Abstract:      Bioenergy sorghums (Sorghum bicolor (L.) Moench) are cultivated to produce large volumes of biomass. In the context of bioenergy production, lignin has been the focus of much attention because of the negative role it plays in the enzymatic saccharification of cell wall polysaccharides. Lignin is formed from the oxidative coupling of monolignols, which are hydroxycinnamyl alcohols and related compounds synthesized from 4-coumaroyl-CoA via a series of enzymatic reactions. The detailed mechanical understanding of the monolignol pathway will enable the manipulation of lignin content in biofuel plants, and further benefits biofuel production. Much progress has been made in the understanding of lignin biosynthesis through detailed studies of the enzymes involved in the biosynthesis of monolignols, while the crucial hydroxylation steps are poorly understood. The hydroxylation steps in the monolignol pathway are achieved by cytochrome P450s, including p-coumaroyl shikimate 3′-hydroxylase (C3’H), cinnamate-4-hydroxylase (C4H), and ferulate-5-hydroxylase (F5H). These three enzymes belong to the class II P450 superfamily, where the electrons necessary for the corresponding catalysis are provided by NADPH-dependent cytochrome P450 reductase (CPR), a flavoprotein co-localized with P450 on the exterior surface of the membrane of endoplasmic reticulum (ER).
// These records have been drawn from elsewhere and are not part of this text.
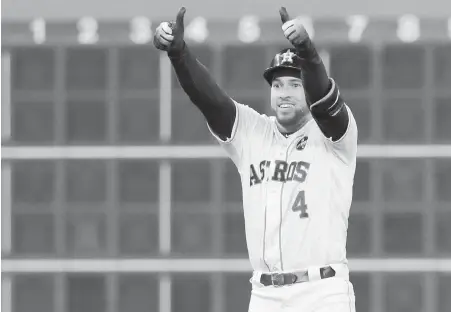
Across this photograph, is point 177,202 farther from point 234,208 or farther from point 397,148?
point 397,148

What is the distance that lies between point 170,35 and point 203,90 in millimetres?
283

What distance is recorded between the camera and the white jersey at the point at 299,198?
18.9 ft

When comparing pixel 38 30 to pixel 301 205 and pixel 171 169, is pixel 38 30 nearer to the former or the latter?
pixel 171 169

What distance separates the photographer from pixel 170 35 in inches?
225

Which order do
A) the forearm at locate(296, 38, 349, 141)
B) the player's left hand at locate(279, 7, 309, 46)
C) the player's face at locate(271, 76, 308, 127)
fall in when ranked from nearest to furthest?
1. the player's left hand at locate(279, 7, 309, 46)
2. the forearm at locate(296, 38, 349, 141)
3. the player's face at locate(271, 76, 308, 127)

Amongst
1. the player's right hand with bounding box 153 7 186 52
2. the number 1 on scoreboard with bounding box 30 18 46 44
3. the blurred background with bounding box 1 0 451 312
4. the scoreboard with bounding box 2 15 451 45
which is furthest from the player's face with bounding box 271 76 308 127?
the number 1 on scoreboard with bounding box 30 18 46 44

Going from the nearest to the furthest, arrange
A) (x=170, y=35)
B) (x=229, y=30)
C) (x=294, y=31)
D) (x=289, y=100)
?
1. (x=294, y=31)
2. (x=170, y=35)
3. (x=289, y=100)
4. (x=229, y=30)

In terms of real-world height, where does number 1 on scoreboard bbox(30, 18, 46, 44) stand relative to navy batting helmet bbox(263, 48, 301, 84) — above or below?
above

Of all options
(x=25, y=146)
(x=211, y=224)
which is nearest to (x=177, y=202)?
(x=211, y=224)

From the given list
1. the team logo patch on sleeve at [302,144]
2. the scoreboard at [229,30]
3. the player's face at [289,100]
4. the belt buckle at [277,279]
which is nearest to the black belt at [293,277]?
the belt buckle at [277,279]

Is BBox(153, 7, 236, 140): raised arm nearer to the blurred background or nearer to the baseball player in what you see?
the baseball player

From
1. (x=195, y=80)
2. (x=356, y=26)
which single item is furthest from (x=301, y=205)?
(x=356, y=26)

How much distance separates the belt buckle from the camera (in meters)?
5.76

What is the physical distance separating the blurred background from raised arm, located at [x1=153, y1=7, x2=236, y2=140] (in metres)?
4.50
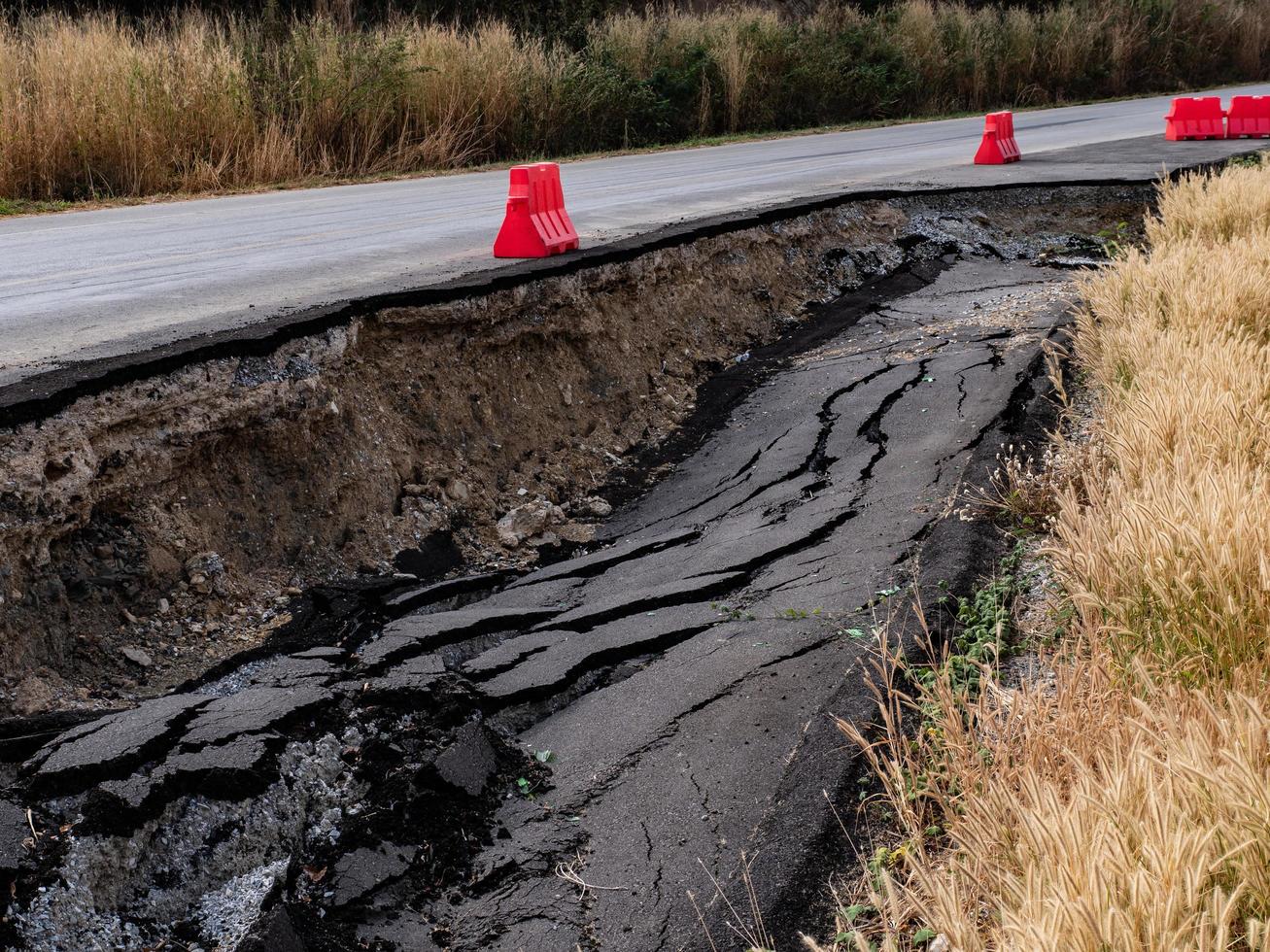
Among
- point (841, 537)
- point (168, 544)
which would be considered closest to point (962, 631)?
point (841, 537)

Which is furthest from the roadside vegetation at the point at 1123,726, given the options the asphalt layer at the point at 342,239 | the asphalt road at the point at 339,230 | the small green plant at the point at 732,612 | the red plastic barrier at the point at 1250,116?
the red plastic barrier at the point at 1250,116

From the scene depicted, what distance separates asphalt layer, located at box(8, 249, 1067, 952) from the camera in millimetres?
2521

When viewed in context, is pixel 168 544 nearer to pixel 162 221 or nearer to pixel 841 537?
pixel 841 537

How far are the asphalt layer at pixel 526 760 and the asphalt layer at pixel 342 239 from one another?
55.9 inches

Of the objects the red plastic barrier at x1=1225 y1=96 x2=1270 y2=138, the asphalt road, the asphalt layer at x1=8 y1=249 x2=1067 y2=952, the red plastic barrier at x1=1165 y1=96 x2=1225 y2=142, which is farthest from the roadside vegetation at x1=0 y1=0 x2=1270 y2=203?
the asphalt layer at x1=8 y1=249 x2=1067 y2=952

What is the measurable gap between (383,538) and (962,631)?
230cm

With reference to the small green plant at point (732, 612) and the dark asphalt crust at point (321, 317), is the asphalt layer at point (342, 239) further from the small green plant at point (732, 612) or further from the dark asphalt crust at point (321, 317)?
the small green plant at point (732, 612)

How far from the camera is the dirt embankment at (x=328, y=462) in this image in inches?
139

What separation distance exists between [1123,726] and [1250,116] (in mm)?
12486

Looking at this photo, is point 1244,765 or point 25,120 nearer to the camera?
point 1244,765

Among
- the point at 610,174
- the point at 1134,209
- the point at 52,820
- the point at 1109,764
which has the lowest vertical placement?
the point at 52,820

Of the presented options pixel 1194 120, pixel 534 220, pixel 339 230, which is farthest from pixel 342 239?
pixel 1194 120

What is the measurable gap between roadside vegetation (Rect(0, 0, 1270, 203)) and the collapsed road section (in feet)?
21.4

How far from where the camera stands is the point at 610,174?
1114cm
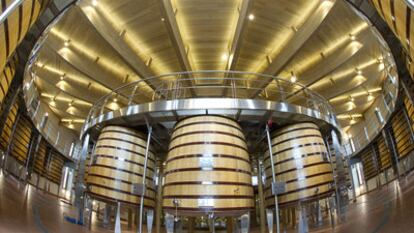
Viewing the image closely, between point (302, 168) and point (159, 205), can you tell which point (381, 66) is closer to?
point (302, 168)

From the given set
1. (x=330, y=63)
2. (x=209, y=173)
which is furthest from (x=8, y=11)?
(x=330, y=63)

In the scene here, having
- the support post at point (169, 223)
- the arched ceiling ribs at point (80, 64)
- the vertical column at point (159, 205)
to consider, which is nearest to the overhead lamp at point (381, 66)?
the vertical column at point (159, 205)

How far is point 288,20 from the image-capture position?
945 centimetres

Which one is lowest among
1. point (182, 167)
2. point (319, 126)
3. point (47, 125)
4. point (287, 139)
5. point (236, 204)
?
point (236, 204)

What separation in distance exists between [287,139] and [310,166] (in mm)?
716

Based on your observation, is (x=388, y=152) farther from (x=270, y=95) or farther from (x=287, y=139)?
(x=287, y=139)

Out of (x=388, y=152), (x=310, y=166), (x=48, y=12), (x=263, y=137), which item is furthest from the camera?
(x=388, y=152)

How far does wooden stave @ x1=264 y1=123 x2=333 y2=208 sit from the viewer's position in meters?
5.18

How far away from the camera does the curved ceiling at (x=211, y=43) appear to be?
8812 mm

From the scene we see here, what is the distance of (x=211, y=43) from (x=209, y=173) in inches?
288

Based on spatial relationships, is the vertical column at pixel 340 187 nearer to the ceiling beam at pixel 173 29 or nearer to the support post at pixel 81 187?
the support post at pixel 81 187

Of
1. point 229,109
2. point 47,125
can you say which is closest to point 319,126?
point 229,109

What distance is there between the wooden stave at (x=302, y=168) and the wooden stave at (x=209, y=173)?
0.91 meters

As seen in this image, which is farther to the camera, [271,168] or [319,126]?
[319,126]
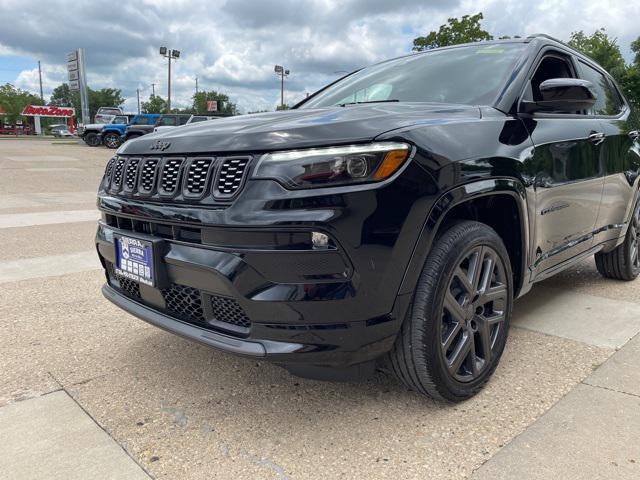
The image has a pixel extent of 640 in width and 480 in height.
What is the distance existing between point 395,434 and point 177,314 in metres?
1.05

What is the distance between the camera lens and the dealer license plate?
227 cm

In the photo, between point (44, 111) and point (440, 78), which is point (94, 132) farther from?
point (44, 111)

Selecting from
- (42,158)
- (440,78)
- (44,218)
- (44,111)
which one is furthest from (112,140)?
(44,111)

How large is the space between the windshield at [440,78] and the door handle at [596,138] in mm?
768

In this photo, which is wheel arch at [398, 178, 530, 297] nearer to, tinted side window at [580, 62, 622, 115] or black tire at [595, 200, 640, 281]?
tinted side window at [580, 62, 622, 115]

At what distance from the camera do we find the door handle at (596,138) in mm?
3422

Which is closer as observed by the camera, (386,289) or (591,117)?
(386,289)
This study investigated the structural and functional characteristics of p-coumaroyl shikimate 3′-hydroxylase (C3’H), cinnamate-4-hydroxylase (C4H) and cytochrome P450 reductases from sorghum, as well as the redox interaction between the P450s and CPRs. The results provide valuable information of the substrate specificity and protein-protein interaction of those key enzymes in the monolignol pathway, thus contribute to the fundamental knowledge to tune the chemical composition in the secondary cell walls of plants.